**RECORDS SHOWN**
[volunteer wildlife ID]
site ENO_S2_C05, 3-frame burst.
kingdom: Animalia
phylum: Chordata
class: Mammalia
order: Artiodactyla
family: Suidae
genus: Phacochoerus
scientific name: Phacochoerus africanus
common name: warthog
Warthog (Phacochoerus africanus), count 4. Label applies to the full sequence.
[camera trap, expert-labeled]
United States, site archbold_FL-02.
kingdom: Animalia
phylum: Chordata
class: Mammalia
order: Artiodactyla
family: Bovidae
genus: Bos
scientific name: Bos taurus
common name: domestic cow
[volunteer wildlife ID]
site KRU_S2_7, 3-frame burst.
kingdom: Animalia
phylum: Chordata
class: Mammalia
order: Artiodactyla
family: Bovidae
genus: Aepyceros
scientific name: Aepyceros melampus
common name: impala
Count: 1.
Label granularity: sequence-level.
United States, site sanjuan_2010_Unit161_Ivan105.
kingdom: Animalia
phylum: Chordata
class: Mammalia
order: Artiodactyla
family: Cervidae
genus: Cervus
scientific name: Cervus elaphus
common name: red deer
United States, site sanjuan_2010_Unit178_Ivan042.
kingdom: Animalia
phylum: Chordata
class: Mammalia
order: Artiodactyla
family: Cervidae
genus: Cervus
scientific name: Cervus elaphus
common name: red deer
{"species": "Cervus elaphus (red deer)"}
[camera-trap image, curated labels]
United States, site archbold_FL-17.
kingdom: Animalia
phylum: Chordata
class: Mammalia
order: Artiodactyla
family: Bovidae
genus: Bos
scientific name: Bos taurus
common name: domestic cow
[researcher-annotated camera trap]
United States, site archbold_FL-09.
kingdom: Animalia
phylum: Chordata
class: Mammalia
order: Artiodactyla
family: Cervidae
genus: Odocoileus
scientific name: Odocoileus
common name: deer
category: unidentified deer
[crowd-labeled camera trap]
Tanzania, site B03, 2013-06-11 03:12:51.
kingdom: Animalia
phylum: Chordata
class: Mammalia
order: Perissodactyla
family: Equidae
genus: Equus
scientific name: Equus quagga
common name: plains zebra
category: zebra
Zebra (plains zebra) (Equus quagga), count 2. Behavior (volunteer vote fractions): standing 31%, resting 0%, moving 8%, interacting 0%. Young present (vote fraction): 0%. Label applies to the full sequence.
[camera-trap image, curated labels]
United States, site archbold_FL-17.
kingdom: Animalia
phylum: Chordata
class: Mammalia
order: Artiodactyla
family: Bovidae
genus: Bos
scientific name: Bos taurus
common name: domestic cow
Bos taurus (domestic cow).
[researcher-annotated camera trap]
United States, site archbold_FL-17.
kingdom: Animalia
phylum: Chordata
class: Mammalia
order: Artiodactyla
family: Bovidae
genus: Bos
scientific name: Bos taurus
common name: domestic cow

**ACTIVITY**
Transcribe each entry exactly.

**RESPONSE**
[volunteer wildlife ID]
site ENO_S2_C05, 3-frame burst.
kingdom: Animalia
phylum: Chordata
class: Mammalia
order: Artiodactyla
family: Suidae
genus: Phacochoerus
scientific name: Phacochoerus africanus
common name: warthog
Warthog (Phacochoerus africanus), count 4. Label applies to the full sequence.
[camera trap, expert-labeled]
United States, site archbold_FL-02.
kingdom: Animalia
phylum: Chordata
class: Mammalia
order: Artiodactyla
family: Bovidae
genus: Bos
scientific name: Bos taurus
common name: domestic cow
[volunteer wildlife ID]
site KRU_S2_7, 3-frame burst.
kingdom: Animalia
phylum: Chordata
class: Mammalia
order: Artiodactyla
family: Bovidae
genus: Aepyceros
scientific name: Aepyceros melampus
common name: impala
Count: 1.
Label granularity: sequence-level.
United States, site sanjuan_2010_Unit161_Ivan105.
kingdom: Animalia
phylum: Chordata
class: Mammalia
order: Artiodactyla
family: Cervidae
genus: Cervus
scientific name: Cervus elaphus
common name: red deer
United States, site sanjuan_2010_Unit178_Ivan042.
kingdom: Animalia
phylum: Chordata
class: Mammalia
order: Artiodactyla
family: Cervidae
genus: Cervus
scientific name: Cervus elaphus
common name: red deer
{"species": "Cervus elaphus (red deer)"}
[camera-trap image, curated labels]
United States, site archbold_FL-17.
kingdom: Animalia
phylum: Chordata
class: Mammalia
order: Artiodactyla
family: Bovidae
genus: Bos
scientific name: Bos taurus
common name: domestic cow
[researcher-annotated camera trap]
United States, site archbold_FL-09.
kingdom: Animalia
phylum: Chordata
class: Mammalia
order: Artiodactyla
family: Cervidae
genus: Odocoileus
scientific name: Odocoileus
common name: deer
category: unidentified deer
[crowd-labeled camera trap]
Tanzania, site B03, 2013-06-11 03:12:51.
kingdom: Animalia
phylum: Chordata
class: Mammalia
order: Perissodactyla
family: Equidae
genus: Equus
scientific name: Equus quagga
common name: plains zebra
category: zebra
Zebra (plains zebra) (Equus quagga), count 2. Behavior (volunteer vote fractions): standing 31%, resting 0%, moving 8%, interacting 0%. Young present (vote fraction): 0%. Label applies to the full sequence.
[camera-trap image, curated labels]
United States, site archbold_FL-17.
kingdom: Animalia
phylum: Chordata
class: Mammalia
order: Artiodactyla
family: Bovidae
genus: Bos
scientific name: Bos taurus
common name: domestic cow
Bos taurus (domestic cow).
[researcher-annotated camera trap]
United States, site archbold_FL-17.
kingdom: Animalia
phylum: Chordata
class: Mammalia
order: Artiodactyla
family: Bovidae
genus: Bos
scientific name: Bos taurus
common name: domestic cow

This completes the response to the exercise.